I hadn’t looked at that sequence in such good quality in years. That’s when I realized what an amazing piece of filmmaking it is.

RS:
Another great scene is the wedding at the end of
It Happened One Night.
It’s breathtaking how he does that. You know, he has matching swish pans, cameras going, the girl going—

MS:
People tend to overlook it because they only remember the characters.

RS:
Well, you remember the funny, the sweet—

MS:
But when you look at the film closely, the characters have a glow to them that’s quite extraordinary. The lighting is brilliant. The editing is great.

RS:
I had done the Frank Capra film for the series on TV,
The Men Who Made the Movies,
and they hired me to write another Capra show. Somebody else was going to direct it. I said, Sure, I can do that. The producer was a good guy, a former film editor,
Carl Pingatore. We put the film together, and we took it to somebody
at NBC, and he said, “But it’s not funny.” And I said, “Yeah, well, that’s right, because, you know, Frank Capra isn’t funny.”

MS:
I know.

RS:
He’s warm, but he’s not funny. It’s
Depression America. I mean, what’s funny in
American Madness
?

MS:
Nothing.

RS:
And look at the run on the bank sequence. It’s beautiful, though.

MS:
Fantastic, yeah. My wife heard his voice the other night on TV. She said, “Who’s that?” I told her and she said, “He sounds like a nice man.”

RS:
He probably wasn’t, entirely, you know, like all of us.
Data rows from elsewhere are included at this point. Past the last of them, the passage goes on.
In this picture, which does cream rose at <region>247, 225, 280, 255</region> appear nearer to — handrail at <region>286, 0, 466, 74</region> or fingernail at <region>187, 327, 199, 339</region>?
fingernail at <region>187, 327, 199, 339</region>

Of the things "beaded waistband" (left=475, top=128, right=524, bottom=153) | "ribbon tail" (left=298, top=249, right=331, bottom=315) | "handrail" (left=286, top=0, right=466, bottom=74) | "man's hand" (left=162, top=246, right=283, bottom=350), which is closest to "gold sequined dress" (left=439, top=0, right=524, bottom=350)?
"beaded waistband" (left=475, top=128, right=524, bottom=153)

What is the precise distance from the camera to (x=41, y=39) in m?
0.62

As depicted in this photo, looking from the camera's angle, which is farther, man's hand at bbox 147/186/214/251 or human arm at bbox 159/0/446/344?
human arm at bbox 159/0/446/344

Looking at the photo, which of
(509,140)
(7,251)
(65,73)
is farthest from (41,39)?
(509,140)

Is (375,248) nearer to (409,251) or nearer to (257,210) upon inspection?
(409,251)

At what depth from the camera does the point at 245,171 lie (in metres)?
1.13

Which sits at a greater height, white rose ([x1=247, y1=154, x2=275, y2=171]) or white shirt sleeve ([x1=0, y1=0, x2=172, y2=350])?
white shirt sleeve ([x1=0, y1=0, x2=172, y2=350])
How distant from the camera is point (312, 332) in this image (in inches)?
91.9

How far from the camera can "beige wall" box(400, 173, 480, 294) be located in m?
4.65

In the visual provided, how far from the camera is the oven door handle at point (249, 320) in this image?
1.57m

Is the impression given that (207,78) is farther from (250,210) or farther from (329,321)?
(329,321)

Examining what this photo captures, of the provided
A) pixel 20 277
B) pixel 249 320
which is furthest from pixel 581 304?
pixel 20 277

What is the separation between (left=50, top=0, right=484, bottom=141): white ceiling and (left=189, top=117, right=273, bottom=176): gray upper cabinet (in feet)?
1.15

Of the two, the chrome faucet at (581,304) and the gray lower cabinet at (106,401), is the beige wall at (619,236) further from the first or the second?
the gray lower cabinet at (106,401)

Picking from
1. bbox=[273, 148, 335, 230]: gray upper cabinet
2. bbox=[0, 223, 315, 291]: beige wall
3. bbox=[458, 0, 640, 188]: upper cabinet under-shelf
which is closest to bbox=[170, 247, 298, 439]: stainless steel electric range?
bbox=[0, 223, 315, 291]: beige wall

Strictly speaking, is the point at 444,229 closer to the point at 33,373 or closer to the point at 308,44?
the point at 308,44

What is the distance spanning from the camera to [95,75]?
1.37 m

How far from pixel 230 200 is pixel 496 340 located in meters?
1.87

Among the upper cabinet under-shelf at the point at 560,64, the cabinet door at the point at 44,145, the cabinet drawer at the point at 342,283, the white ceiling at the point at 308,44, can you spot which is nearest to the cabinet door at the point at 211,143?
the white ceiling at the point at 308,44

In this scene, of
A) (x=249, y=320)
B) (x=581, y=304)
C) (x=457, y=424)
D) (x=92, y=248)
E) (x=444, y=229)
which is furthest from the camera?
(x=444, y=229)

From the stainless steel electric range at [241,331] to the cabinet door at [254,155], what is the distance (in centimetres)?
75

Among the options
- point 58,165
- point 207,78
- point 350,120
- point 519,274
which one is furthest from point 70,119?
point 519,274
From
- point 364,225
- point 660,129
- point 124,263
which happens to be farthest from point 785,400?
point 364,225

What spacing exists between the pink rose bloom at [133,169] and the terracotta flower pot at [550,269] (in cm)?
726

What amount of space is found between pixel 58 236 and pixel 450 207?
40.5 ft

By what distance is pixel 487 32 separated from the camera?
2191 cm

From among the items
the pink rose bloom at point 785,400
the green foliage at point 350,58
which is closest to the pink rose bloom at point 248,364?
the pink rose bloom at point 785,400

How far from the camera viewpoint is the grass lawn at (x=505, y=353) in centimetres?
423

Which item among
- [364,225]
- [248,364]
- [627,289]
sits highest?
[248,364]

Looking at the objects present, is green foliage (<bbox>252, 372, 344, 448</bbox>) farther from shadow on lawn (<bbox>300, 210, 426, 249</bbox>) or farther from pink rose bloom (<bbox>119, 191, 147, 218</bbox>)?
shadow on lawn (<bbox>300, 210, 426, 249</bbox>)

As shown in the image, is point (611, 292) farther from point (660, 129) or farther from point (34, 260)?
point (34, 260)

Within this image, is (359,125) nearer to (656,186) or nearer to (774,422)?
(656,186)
But he wasn’t the monster Joe McBride portrayed in that biography he wrote.

MS:
You could feel the love of the actors, for characters they played; it’s like a Jean Renoir picture.

RS:
Frank was, at his height, when his was “the name above the title,” a driven man, and a huge egotist, but he was also, I always thought, a fundamentally good person.

MS:
A work of art comes out of something, and it’s got to be criticized, it’s got to go in front of an audience. It has to be dealt with. This is its nature, its fate. Coming from a Catholic background, a Christian background, with its sense of order in the world, I still have to deal with the lack of order in the world.